Status in systemd package in Ubuntu:
  Fix Released
Status in systemd source package in Xenial:
  Fix Committed
Status in systemd source package in Yakkety:
  Fix Released
Status in systemd source package in Zesty:
  Fix Released
Status in systemd source package in Artful:
  Fix Released

Bug description:
  [Impact]
  Certain sizes passed to dns_packet_new can cause it to allocate a buffer 
that's too small. A page-aligned number - sizeof(DnsPacket) + sizeof(iphdr) + 
sizeof(udphdr) will do this - so, on x86 this will be a page-aligned number - 
80. Eg, calling dns_packet_new with a size of 4016 will result in an allocation 
of 4096 bytes, but 108 bytes of this are for the DnsPacket struct.
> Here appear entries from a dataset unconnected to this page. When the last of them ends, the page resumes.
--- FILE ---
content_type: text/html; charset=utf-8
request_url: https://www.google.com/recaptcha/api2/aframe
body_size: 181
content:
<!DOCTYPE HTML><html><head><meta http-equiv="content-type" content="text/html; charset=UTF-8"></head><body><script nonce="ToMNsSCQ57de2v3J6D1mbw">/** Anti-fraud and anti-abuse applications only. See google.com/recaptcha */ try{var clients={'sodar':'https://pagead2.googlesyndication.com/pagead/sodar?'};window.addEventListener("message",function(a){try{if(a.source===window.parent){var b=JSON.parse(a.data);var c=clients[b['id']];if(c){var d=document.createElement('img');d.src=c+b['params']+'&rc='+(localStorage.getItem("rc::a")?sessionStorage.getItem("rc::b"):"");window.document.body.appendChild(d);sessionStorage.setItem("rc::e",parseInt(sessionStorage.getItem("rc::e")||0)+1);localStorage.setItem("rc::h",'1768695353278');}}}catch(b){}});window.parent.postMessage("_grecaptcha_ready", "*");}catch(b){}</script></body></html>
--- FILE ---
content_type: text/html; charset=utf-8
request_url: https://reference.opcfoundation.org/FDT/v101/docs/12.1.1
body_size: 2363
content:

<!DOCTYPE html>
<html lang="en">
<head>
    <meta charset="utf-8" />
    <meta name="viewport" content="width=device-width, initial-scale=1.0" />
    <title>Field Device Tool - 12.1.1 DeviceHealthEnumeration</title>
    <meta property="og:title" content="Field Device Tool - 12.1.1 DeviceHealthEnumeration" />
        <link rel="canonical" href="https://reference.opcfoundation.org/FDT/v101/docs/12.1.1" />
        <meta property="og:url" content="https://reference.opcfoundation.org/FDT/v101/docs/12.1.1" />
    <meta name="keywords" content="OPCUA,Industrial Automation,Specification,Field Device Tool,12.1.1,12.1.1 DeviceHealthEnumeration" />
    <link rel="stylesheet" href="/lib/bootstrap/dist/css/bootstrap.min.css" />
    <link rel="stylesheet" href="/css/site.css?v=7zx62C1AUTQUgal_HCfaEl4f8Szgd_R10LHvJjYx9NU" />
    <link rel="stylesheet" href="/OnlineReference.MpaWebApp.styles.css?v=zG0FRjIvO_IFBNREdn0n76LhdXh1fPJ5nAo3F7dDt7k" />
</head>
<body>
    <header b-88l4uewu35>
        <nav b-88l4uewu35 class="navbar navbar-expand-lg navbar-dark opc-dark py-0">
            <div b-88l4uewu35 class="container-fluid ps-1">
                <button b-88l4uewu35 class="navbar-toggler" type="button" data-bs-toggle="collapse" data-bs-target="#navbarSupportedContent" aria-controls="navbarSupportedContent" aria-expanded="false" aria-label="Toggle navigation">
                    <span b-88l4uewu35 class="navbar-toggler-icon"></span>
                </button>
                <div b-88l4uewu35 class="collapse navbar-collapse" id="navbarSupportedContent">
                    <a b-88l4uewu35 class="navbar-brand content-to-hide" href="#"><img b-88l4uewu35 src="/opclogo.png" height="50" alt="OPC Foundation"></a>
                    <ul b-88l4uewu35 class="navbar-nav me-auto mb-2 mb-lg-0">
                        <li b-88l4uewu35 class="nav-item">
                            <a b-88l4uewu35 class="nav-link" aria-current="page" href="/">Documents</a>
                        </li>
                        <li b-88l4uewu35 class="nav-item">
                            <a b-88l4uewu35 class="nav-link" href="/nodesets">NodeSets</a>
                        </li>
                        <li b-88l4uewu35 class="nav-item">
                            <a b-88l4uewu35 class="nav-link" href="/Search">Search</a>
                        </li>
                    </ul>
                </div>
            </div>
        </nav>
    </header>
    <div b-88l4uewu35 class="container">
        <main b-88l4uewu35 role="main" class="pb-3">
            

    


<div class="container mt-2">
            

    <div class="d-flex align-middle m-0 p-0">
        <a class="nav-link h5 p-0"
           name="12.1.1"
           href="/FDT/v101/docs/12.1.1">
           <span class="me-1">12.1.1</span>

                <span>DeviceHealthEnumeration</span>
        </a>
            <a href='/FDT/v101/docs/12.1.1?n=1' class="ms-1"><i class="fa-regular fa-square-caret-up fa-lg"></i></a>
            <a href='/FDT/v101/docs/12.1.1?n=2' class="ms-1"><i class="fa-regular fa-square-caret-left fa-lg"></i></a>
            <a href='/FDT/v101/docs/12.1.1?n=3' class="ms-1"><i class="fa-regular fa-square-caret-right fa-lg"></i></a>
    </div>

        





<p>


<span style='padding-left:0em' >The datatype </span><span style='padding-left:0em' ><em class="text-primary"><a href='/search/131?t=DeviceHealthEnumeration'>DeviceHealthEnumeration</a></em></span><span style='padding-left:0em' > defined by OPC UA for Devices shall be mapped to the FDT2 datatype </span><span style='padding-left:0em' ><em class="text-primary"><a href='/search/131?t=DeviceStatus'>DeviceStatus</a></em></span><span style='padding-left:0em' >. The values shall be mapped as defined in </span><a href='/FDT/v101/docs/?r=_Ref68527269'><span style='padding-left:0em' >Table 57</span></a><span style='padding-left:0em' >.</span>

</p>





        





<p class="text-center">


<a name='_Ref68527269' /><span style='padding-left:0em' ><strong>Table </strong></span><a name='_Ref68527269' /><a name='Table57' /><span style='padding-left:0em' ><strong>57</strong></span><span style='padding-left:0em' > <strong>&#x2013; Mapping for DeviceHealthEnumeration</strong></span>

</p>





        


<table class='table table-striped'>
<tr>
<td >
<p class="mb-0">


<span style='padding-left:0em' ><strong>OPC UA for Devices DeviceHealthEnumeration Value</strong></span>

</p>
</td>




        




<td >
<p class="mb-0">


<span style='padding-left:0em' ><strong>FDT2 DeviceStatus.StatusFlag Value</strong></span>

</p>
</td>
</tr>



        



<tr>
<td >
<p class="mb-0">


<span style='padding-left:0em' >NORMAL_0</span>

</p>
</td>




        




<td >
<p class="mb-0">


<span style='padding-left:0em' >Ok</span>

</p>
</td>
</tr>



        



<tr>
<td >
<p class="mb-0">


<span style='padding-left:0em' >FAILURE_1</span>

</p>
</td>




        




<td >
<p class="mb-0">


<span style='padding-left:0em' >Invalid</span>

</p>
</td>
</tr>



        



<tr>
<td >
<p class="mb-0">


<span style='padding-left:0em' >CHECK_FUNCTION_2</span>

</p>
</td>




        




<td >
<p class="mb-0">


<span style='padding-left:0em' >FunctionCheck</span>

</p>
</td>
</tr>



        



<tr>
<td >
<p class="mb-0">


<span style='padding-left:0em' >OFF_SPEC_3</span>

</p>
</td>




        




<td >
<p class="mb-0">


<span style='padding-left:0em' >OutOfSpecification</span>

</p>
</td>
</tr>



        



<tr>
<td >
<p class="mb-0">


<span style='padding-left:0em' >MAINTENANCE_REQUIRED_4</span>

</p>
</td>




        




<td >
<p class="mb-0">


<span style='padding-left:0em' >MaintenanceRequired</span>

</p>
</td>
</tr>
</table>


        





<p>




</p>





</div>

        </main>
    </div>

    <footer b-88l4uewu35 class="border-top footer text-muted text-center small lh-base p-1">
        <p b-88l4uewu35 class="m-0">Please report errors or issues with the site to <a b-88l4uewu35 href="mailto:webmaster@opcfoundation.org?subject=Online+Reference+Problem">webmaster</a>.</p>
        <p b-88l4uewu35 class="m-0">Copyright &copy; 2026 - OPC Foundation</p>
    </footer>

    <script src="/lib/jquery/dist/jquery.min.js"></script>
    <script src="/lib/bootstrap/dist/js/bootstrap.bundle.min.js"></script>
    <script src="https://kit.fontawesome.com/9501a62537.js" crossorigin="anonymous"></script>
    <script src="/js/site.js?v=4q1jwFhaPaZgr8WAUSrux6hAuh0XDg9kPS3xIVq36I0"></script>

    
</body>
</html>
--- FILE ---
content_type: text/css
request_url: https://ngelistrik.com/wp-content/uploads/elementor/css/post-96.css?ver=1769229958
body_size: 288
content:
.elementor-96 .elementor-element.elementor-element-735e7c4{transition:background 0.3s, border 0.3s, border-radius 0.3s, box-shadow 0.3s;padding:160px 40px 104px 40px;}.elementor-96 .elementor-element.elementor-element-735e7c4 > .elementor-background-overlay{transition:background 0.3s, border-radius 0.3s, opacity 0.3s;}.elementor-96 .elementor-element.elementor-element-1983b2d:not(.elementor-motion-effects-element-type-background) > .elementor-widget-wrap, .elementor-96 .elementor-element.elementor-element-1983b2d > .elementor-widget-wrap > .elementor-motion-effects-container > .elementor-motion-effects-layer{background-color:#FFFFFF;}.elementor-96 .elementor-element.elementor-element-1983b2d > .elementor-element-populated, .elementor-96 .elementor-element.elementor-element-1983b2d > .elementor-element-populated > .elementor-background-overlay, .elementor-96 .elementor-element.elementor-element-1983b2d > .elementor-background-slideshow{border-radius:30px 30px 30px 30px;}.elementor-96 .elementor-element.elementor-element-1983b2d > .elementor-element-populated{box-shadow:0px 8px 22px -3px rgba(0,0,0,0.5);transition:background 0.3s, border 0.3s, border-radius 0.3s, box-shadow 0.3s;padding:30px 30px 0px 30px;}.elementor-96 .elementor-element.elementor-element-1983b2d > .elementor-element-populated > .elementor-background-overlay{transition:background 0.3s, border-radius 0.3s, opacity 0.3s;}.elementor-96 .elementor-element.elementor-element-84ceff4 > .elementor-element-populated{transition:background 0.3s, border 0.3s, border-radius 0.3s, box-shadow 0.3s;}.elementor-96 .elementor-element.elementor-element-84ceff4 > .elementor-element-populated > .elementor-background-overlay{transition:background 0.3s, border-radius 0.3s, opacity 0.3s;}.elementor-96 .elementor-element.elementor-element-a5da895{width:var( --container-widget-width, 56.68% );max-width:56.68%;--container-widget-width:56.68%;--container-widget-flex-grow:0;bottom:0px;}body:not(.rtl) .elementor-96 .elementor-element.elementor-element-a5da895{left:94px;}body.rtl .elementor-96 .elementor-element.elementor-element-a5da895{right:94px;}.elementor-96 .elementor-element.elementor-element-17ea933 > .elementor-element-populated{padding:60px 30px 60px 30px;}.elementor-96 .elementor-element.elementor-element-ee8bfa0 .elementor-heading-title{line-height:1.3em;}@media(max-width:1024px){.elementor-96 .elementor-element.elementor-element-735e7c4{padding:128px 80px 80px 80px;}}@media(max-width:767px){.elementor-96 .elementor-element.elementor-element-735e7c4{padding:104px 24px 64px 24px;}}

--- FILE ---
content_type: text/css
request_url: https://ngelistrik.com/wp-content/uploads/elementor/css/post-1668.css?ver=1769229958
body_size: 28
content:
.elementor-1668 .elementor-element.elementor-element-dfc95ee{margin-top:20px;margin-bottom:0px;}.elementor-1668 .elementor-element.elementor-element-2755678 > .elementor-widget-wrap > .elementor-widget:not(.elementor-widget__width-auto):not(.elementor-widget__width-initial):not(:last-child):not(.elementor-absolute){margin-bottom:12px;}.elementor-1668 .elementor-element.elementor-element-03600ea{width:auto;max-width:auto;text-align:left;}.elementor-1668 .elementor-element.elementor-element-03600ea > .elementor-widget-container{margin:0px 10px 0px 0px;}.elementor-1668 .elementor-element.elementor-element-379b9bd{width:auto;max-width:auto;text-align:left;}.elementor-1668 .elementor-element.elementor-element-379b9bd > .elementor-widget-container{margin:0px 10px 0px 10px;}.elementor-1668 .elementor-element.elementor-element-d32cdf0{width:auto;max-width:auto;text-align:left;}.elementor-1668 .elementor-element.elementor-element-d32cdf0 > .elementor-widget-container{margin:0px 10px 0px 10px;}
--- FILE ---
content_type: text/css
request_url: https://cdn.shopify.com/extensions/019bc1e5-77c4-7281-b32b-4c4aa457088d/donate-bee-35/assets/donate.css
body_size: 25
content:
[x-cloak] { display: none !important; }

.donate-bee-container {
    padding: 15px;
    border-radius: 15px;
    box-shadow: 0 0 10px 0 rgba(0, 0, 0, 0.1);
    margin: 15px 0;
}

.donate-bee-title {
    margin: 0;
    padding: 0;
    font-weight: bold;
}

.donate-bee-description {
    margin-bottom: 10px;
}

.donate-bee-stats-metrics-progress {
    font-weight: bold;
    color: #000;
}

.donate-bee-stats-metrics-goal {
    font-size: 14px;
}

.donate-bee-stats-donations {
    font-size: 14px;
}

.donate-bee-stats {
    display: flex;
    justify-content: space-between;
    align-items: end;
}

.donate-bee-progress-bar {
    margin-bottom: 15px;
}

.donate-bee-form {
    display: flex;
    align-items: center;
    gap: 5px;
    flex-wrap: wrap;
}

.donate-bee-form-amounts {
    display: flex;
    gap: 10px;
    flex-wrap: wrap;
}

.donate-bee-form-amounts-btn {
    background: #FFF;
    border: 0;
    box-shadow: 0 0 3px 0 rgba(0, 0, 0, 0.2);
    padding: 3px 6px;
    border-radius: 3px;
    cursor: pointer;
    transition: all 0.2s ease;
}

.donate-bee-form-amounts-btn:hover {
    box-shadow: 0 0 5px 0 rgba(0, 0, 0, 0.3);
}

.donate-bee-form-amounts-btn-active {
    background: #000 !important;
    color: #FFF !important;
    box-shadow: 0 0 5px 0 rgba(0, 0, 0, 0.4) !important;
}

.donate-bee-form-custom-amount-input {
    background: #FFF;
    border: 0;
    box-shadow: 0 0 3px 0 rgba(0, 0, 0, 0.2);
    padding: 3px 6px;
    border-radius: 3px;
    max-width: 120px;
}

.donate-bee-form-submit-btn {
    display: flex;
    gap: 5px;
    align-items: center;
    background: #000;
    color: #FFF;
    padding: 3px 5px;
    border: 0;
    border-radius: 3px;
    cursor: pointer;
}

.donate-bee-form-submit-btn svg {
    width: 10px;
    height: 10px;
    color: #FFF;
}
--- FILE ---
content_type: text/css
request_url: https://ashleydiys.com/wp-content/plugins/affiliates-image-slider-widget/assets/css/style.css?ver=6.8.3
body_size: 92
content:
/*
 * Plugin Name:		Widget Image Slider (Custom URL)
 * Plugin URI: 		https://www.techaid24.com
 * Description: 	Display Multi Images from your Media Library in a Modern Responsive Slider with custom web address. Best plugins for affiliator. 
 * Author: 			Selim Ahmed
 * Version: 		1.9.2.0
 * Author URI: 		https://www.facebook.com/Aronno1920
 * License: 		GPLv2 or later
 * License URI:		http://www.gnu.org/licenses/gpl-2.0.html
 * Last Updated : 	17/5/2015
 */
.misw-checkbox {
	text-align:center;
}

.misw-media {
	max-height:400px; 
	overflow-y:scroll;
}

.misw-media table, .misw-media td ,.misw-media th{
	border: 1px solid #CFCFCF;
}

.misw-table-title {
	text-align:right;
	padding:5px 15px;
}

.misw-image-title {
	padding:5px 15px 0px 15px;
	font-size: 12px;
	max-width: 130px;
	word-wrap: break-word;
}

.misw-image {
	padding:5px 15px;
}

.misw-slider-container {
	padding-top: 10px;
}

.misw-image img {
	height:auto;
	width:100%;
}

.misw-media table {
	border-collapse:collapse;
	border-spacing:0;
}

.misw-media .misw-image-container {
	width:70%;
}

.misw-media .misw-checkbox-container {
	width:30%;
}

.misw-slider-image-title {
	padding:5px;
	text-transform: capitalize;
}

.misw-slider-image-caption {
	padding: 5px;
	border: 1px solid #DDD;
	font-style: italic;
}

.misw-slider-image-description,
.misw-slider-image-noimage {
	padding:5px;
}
  A malicious DNS server can exploit this by responding with a specially
  crafted TCP payload to trick systemd-resolved in to allocating a
  buffer that's too small, and subsequently write arbitrary data beyond
  the end of it.

  To demonstrate this you can run the attached python script. This is a
  mock DNS server that sends a response where the first two bytes of the
  TCP payload specify a size of 4016 (note, this size is picked to
  trigger an out of bounds write on x86 - you'll probably need to pick a
  different number for x86-64). You'll need to temporarily set your DNS
  server to 127.0.0.1.

  [Testcase]
  Launch the attached script on i386, point resolved at the started dns server, 
execute a dns query via resolved observe that it crashes.
  Upgrade systemd package and observe that resolved no longer crashes.

  [Regression Potential]
  Low, resolved is not used by default in xenial. This is a bug fix to 
resolved, in case somebody does use resolved in xenial.